Carlton sued Phillips and EurEnergy, alleging breach of contract and tortious interference with the Carlton–CBM contract. Carlton argued it was entitled to recover the market value of the interest it would have obtained in the Bulgarian project. Its measure for market value was the profits it lost from the project. The jury awarded Carlton $66.5 million in actual damages, but the trial court refused to render judgment for that amount. Carlton accepted a remittitur to $31.16, reserving its right to argue a higher amount on appeal. The court of appeals awarded the full $66.5 to Carlton and Phillips, which EurEnergy appealed to the Supreme Court of Texas.

After determining there was enough evidence to support the jury’s guilty verdict for tortious interference, the Court addressed Phillips’ and EurEnergy’s main argument regarding calculation of damages. The appellants argued that the fair market value of the project was too speculative to support an award of damages. The Court first noted that fair market value is what a willing buyer pays a willing seller, neither of whom are under any compulsion to act. Next, the Court recognized that in normal lost profits cases—where lost profits are sought to be recovered as consequential damages—the damages must be proven with reasonable certainty.

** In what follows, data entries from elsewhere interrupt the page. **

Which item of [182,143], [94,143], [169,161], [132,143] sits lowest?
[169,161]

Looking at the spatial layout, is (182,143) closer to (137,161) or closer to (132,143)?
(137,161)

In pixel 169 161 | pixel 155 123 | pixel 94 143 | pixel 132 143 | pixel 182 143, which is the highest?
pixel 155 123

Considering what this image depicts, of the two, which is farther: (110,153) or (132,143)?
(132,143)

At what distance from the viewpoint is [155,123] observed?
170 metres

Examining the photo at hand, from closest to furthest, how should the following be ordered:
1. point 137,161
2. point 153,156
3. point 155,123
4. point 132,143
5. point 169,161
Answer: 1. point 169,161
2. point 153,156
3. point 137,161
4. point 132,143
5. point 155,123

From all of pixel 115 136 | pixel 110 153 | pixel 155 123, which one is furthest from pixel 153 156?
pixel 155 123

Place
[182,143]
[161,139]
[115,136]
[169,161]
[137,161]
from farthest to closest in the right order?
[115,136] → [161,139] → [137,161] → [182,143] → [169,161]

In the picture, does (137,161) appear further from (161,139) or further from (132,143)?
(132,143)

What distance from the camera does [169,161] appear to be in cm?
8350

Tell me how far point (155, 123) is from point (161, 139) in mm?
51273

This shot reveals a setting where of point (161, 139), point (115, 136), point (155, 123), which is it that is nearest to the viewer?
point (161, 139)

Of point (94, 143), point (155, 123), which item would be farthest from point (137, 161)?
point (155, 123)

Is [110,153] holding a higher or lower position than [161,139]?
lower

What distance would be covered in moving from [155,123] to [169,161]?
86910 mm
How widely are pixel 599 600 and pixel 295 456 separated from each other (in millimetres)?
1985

The question in this case, however, was whether the reasonable certainty requirement should be extended to cases where “lost profits are not sought as damages themselves but are used to determine the market value of property for which recovery is sought.” The Court held that the reasonable certainty requirement should be extended to such cases, because the purpose of the requirement is to prevent recovery based on speculation and there was no reason why the requirement should not apply equally to lost profits and lost market value. Applying this rule to the case, the Court determined that two of Carlton’s damage models were merely conjectural and based on “sweeping assumptions.” Specifically, Carlton’s experts made unsupported projections about the value of gas in the ground and the amount of gas actually recoverable. One damage model the Court found favorable was based on market indicators, such as offers made during negotiations between willing buyers and willing sellers. Specifically, the Court looked to Phillips’ agreement to pay Carlton $8.5 million in exchange for a 10% in the project. The issue was ultimately remanded to the court of appeals to apply the appropriate damage model.

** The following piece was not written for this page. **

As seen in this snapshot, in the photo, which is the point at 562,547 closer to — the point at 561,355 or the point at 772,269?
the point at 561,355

Finally, the Supreme Court of Texas addressed whether two Phillips-controlled entities were liable as alter egos of Phillips and EurEnergy. Applying Nevada law, where the two affiliated entities were incorporated, the Court held that Nevada’s alter ego statute did not replace common law alter ego liability. The Court also held that the affiliated entities were alter egos, as a matter of law, because there were overlapping corporate directors and because the companies shared office spaces, letterheads, and email addresses. The evidence also showed that EurEnergy’s pursuit of the Bulgarian project was directed by Phillips and that the affiliated companies were used to pursue the project.